:: Extract provided
The entire behavioral change is one predicate at the promotion site:

// packages/integrations/claude-code/src/core.ts — deriveState (383-386)
  let state = stateAndModel.state;
  if (state === "waiting") {
    const bg = outstanding ?? outstandingBackgroundTasks(lines);
-   if (bg.length > 0) state = "running_background";
+   if (bg.some((t) => t.runId !== null)) state = "running_background";  // Workflow runs only — Bash/Agent have no journal
  }

outstandingBackgroundTasks stays a faithful “launched − completed” set; only the promotion policy narrows — the correct Lowy seam, because what shifts is “what counts as working” (deriveState’s concern). The BackgroundTask.runId field that already distinguishes the two does all the work; no new state, no new inputs.
::::
:: Information
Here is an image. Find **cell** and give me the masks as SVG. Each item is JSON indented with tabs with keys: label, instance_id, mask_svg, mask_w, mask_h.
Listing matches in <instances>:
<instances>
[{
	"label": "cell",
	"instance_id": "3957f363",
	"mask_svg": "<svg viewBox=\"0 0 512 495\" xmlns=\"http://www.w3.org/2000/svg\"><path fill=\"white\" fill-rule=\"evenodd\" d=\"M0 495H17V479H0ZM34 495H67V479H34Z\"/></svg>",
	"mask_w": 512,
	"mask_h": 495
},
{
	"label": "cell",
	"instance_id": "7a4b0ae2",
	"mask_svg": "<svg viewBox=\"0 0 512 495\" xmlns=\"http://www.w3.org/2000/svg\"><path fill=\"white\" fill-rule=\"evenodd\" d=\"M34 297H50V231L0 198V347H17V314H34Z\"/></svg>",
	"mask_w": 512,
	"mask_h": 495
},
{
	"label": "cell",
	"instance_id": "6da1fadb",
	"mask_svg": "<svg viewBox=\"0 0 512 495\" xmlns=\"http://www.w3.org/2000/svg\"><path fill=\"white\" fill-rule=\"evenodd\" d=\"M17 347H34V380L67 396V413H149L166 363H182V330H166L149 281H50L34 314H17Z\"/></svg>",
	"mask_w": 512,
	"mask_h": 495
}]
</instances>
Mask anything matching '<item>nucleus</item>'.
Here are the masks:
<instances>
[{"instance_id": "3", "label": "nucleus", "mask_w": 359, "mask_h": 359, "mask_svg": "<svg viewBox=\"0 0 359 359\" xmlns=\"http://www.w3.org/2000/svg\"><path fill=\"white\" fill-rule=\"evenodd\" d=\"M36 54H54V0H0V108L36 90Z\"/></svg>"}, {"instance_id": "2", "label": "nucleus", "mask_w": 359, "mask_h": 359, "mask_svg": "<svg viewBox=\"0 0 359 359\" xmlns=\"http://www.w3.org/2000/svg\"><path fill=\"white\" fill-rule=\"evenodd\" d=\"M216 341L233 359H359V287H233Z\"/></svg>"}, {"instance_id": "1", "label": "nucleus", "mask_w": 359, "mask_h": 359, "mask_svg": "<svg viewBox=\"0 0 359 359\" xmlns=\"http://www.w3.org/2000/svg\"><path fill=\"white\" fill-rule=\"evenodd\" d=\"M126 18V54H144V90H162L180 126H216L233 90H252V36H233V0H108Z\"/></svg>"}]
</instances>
::::
Problems to work on
a) Answer these questions from the deriveState excerpt:
(i) In which file is deriveState located?
(ii) What condition replaces `bg.length > 0` in the promotion check?
(iii) Which field distinguishes the two kinds of background task?
b) Extend the deriveState excerpt with a few sentences that pick up after its final sentence.
None of the data is needed here.

Answers for the tasks
a)
(i) packages/integrations/claude-code/src/core.ts
(ii) `bg.some((t) => t.runId !== null)`
(iii) BackgroundTask.runId

b)
Alternative — the transcript-only veto (keep Bash/Agent spinning)

If a detached Bash/Agent busy-wait must keep lighting the pip (preserving #1015 exactly), the fallback makes the outstanding-set self-expiring instead of narrowing the trigger — a layered, transcript-only veto inside outstandingBackgroundTasks. Heavier (a magic threshold + a small classifier) but behavior-preserving for the live case:

// core.ts — outstandingBackgroundTasks (441-487), sketch of the layered veto
  const launched = new Map();      // taskId → { runId, index, atMs }
  const completed = new Set();
  let newestMs = null;             // newest timestamp across ALL entries (metadata too)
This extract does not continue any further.